そこを狙いすましたかのように、俺はすかさず烈火の先を突き刺す。
──ズシャッ!
「グォオオオオッ!?」
すると、奴は苦悶の声を上げ、その場で膝をつく。
どうやら効いているようだな……。
「どうやら、負の感情をエネルギーにしているようだからな。響鬼の清めの音は、有効らしいな」
そのまま烈火をくるりと回しながら、ゆっくりと立ち上がるドレッド参式を見据える。
すると奴は、またもや金棒を構え直し、こちらに向かって来る。
身の丈はある金棒による攻撃を正面から受け止めず、片方の手に持つ烈火で打ち返して、もう片方の手にある烈火でドレッド参式の腹部を叩く。

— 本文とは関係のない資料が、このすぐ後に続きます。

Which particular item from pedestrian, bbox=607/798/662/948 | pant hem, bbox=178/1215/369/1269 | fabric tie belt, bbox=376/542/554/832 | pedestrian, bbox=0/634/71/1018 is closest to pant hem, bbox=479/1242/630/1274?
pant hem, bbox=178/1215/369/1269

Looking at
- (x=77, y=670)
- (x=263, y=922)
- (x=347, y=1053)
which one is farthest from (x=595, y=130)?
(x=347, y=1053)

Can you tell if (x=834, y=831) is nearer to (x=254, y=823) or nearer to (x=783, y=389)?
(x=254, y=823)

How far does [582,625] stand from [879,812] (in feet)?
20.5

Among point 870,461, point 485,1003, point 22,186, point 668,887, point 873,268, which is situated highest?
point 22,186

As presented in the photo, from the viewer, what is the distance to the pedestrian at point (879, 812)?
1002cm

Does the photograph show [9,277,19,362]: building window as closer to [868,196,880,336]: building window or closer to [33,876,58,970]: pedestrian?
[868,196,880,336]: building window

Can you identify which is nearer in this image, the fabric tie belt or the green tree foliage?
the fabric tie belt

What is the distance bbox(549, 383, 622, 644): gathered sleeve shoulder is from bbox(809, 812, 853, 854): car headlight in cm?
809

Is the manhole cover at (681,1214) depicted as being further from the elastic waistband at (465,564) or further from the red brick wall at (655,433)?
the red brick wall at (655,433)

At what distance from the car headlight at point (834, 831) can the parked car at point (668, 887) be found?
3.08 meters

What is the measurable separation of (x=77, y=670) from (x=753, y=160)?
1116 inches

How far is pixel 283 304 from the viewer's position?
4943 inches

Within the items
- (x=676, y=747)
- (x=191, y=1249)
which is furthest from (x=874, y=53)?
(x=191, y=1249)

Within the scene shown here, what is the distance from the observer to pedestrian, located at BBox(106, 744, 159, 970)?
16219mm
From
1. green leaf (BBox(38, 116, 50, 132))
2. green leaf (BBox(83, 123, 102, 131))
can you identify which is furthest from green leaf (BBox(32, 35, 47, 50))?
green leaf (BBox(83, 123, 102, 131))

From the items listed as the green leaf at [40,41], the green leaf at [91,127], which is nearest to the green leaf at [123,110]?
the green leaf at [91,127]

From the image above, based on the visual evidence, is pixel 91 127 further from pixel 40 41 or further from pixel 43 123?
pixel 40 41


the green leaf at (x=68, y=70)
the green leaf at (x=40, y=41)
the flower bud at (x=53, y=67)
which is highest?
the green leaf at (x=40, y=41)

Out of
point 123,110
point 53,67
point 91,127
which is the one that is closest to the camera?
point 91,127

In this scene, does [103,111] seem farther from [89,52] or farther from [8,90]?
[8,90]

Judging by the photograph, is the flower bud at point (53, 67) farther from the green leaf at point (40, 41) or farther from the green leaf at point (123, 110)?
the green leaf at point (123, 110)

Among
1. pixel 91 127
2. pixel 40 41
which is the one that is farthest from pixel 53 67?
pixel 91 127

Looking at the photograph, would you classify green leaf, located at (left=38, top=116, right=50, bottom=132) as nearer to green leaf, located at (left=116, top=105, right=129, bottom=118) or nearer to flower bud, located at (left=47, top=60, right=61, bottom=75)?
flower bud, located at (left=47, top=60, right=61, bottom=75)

だがそれでも、ドレッド参式は怯むことなく、再び金棒を振るおうとする。
しかし。
「遅い」
『FINAL ATTACKRIDE HI HI HI HIBIKI』
その音声と共に、正面から出現した音撃鼓・火炎鼓でドレッド参式の動きを封じ、清めの音を叩きこむ音撃打を放った。
叩き込まれた清めの音が、そのまま反応すると共に、その場でドレッド参式は爆散する。